Using VSWR or Return loss is a practical idea to avoid the dynamic range
issue. Connect a 50 load to both the antenna port and the opposite input.
Connect the NanoVNA to the input port of the duplexer with the NanoVNA set
to S11 with either both or either VSWR or Return loss.the VSWR or Return
loss will increase at the point of the resonance or notch. I use this
method more than the through method. Of course once tuned you can use the
through method to determine the loss at the pass frequency.

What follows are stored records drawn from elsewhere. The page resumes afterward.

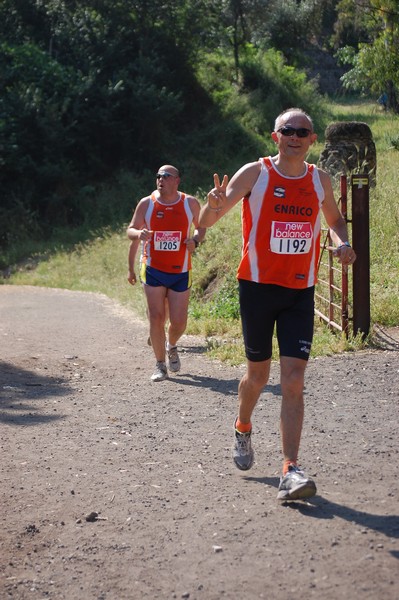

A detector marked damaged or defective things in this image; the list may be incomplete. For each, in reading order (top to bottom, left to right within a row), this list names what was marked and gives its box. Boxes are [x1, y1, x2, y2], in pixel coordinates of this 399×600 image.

rusty metal gate [316, 176, 372, 340]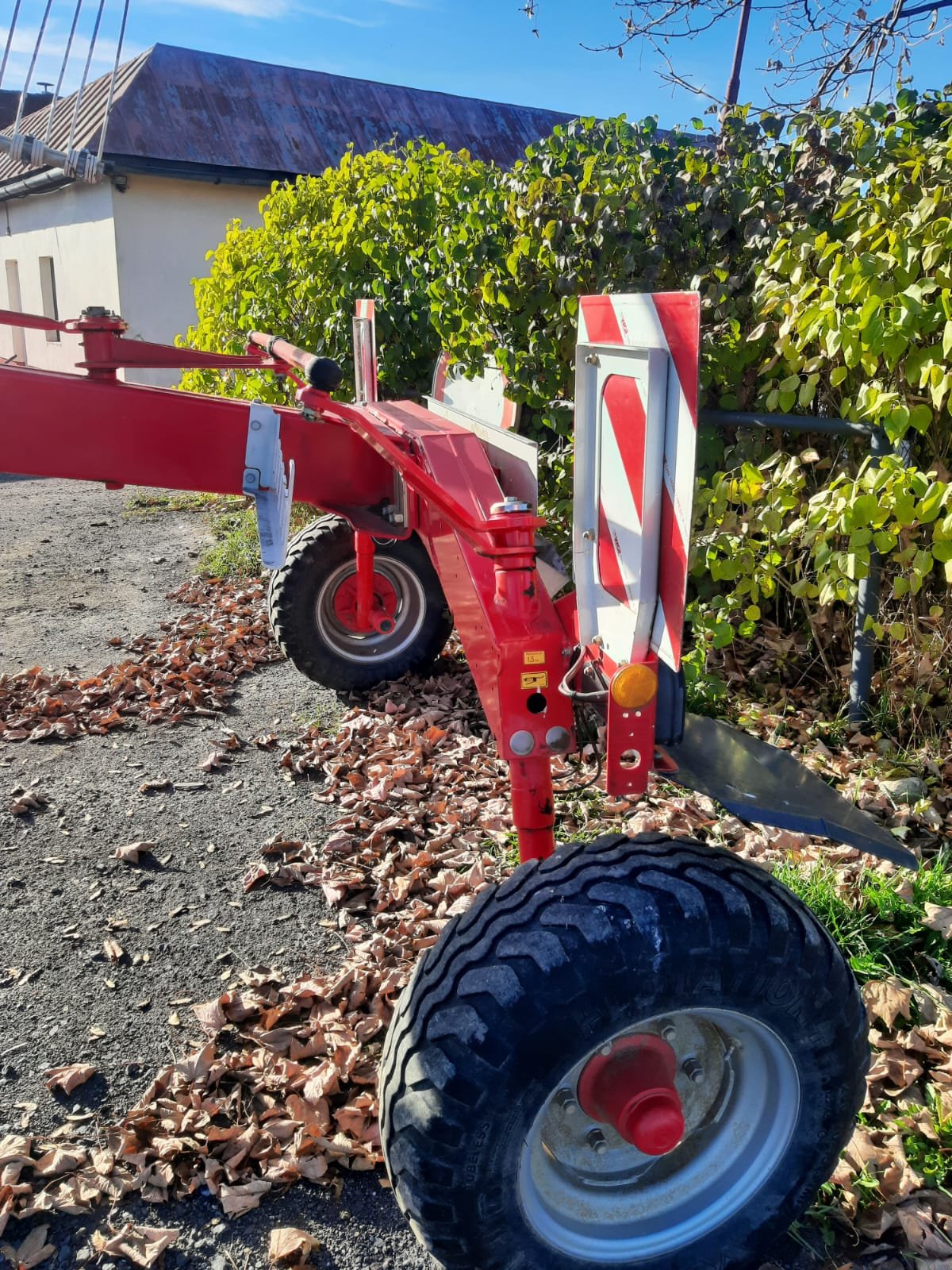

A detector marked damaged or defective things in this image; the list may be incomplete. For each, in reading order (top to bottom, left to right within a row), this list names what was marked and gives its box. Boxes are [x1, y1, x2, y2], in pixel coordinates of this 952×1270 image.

rusty metal roof [0, 44, 574, 185]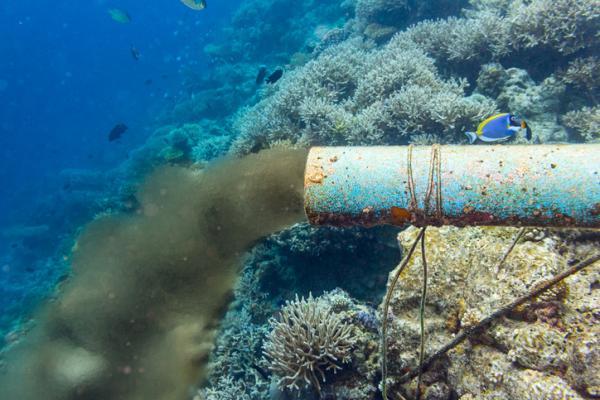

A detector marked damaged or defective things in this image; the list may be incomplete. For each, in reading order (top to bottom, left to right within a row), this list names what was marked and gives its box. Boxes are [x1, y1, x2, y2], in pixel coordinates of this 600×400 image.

corroded pipe [304, 146, 600, 228]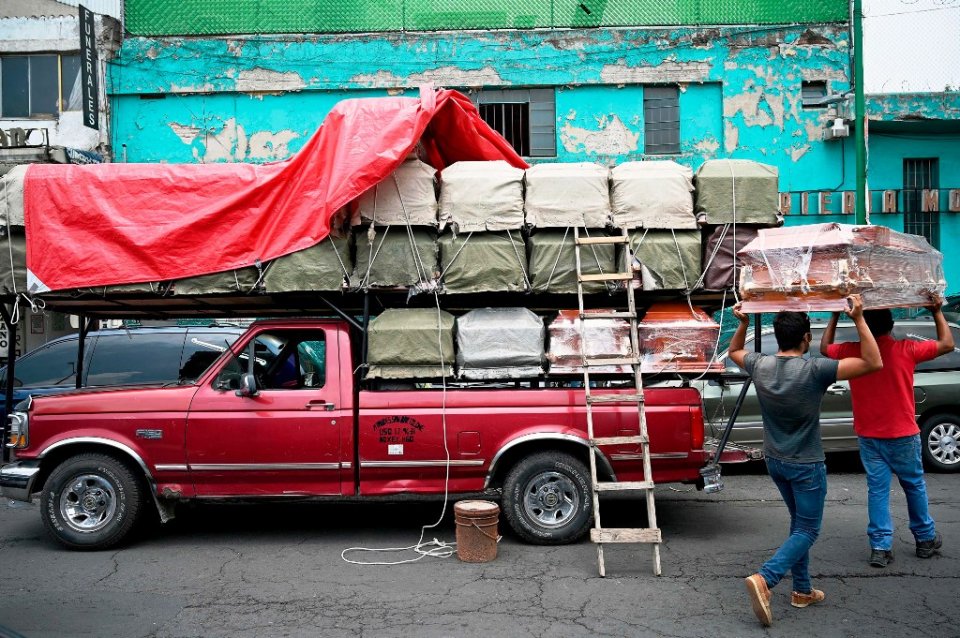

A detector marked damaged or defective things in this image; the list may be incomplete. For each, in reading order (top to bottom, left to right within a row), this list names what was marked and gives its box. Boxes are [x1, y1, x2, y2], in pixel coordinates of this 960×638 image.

rusty bucket [456, 500, 502, 564]
cracked pavement [1, 458, 960, 636]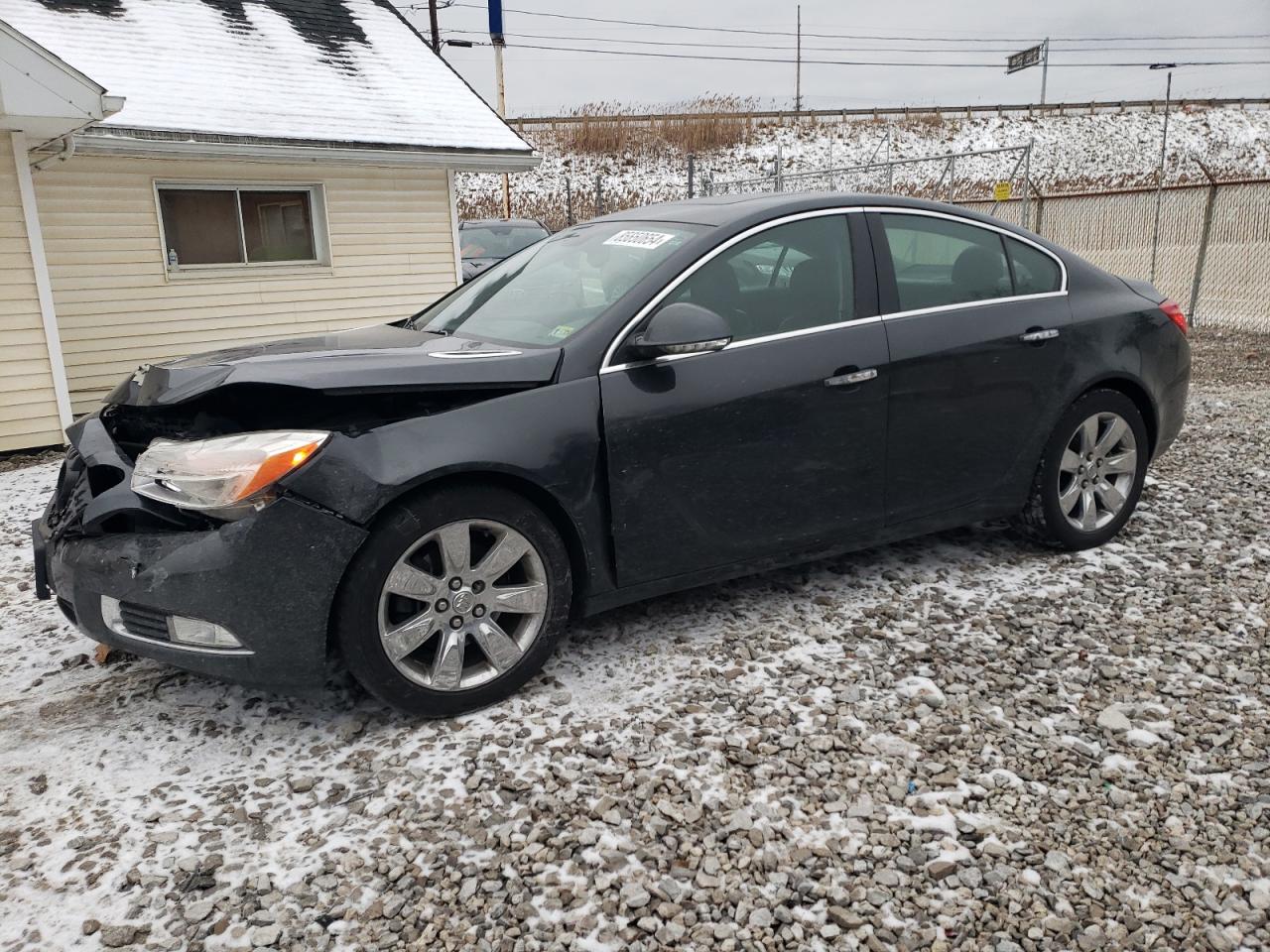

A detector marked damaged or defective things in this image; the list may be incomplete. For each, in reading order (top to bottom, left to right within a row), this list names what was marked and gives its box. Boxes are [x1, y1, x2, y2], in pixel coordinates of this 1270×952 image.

crushed front bumper [33, 414, 368, 690]
damaged hood [106, 327, 564, 409]
damaged dark gray sedan [37, 195, 1189, 715]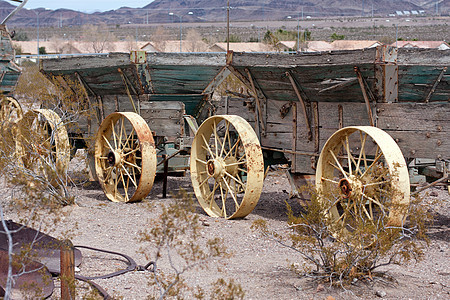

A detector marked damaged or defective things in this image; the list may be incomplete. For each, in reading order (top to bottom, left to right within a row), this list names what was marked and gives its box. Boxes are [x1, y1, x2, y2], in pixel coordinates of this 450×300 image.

rusty metal bracket [118, 67, 138, 113]
rusty metal bracket [286, 70, 312, 142]
rusty metal bracket [356, 67, 376, 127]
rusty metal bracket [426, 66, 446, 102]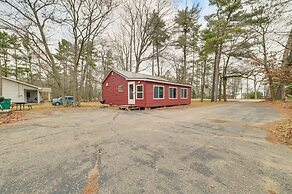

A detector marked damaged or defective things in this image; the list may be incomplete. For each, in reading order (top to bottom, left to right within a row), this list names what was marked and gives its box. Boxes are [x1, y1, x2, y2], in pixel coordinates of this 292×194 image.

cracked pavement [0, 102, 292, 193]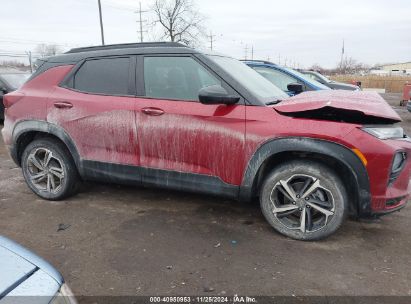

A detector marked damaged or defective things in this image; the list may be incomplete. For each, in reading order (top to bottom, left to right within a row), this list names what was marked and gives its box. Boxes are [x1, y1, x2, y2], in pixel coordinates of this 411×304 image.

I was also thinking about using a low noise broadband amplifier as stated
by W8LM.
*Clyde K. Spencer*
On Thu, Feb 11, 2021 at 11:13 AM Larry Macionski via groups.io <am_fm_radio=
[email protected]> wrote:
55 years as a ham, and years ago, hams made due with what they had and all
they had to tune duplexers was it's transmitter and receiver, a step
attenuator, another 2way radio, Dummy loads and a good VOM. There is a
procedure to do it like hat in an old ARRL Repeater Handbook Circa 1980.
Last January I tuned a old pair of WACO duplexers. with my NanoVNA. All
fine since. Since you have no experience... CHECK the duplexers 1st before
you start screwing around. READ up on everything on repeaters. Go to this
site and download the white paper on "ANTENNA DUPLEXERS".. Print it and
read it twice.
EMR is one of the oldest, most trusted in the business.. The Founder was a
ham and knew his stuff..
A setup to check --NOTE CHECK--- a duplexer.. #1. carefully calibrate
NanoVNA for 3-4 megs around the frequencies of interest. Rough pictorial
but you should get the drift of how to connect.
------------------ ch0
NanoVNA ch1-------------------------
|
|
------------------CAN-------CAN------CAN--------------- |
CAN CAN CAN | |
CAN CAN CAN | |
+-----------
|
|
50 OHM DUMMY LOAD
------------------CAN-------CAN------CAN---------------
CAN CAN CAN
CAN CAN CAN
Set your marker frequencies for repeater input and output frequencies
set display to make 2-3 passes 101 points X3..... as the plot bottoms out,
at -50- -60 dB, the curve will get ragged there. You want the marker to be
in the middle of the ragged area. I have not tried it yet, but I did buy a
$5-10 20dB 0-2Ghz broad band amplifier, to install in the CH0 line to see
if I can "raise" the plot to more accurately adjust the notch. Think of
CH0 as a transmitter and CH1 as a receiver.
I also used this setup to measure SWR at inputs.
Swapping CH0 with the dummy load, will test both sides of the duplexer...
I used VNA saver as you can increase the number of points on a plot to
X8.. all thought the sweep is slower. You can save your plots to a file or
print them out. more practical than the NanoVNA alone.